We constrain the evolution of the galaxy stellar mass function from 2 < z < 5 for galaxies with stellar masses as low as 10⁵ M_⊙ by combining star formation histories of Milky Way satellite galaxies derived from deep Hubble Space Telescope observations with merger trees from the ELVIS suite of N-body simulations. This approach extends our understanding more than two orders of magnitude lower in stellar mass than is currently possible by direct imaging. We find the faint end slopes of the mass functions to be α = 1.42^{+0.07}_{-0.05} at z = 2 and α = 1.57^{+0.06}_{-0.06} at z = 5, and show the slope only weakly evolves from z = 5 to z = 0. Our findings are in stark contrast to a number of direct detection studies that suggest slopes as steep as α = -1.9 at these epochs.

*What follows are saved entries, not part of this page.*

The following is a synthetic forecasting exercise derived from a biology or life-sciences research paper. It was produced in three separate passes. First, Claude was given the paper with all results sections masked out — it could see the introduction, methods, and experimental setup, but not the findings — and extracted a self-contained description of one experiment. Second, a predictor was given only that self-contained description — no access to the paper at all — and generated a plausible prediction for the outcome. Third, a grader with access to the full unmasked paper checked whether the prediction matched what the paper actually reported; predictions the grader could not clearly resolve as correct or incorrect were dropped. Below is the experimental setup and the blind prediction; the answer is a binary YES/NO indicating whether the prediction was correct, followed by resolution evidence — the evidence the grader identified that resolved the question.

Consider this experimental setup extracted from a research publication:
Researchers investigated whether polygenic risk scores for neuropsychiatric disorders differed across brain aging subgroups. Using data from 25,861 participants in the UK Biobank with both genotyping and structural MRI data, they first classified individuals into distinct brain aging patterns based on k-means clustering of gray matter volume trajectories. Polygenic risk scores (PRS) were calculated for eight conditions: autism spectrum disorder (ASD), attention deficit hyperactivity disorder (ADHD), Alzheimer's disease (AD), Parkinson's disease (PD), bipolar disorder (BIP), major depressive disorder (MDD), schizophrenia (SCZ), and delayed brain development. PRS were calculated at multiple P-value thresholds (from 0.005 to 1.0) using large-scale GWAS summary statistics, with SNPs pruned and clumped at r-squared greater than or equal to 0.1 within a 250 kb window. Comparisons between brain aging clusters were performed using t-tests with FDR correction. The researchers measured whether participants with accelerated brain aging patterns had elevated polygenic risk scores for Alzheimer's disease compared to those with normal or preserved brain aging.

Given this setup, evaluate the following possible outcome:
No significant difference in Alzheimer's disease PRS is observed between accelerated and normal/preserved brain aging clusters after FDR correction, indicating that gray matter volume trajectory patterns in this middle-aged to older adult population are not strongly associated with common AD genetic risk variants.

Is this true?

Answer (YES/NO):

Such a steep slope would result in an order of magnitude too many luminous Milky Way satellites in a mass regime that is observationally complete (M_⋆ > 2 × 10⁵ M_⊙ at z = 0). The most recent studies from ZFOURGE and CANDELS also suggest flatter faint end slopes that are consistent with our results, but with a lower degree of precision. This work illustrates the strong connections between low and high-z observations when viewed through the lens of lambda cold dark matter numerical simulations.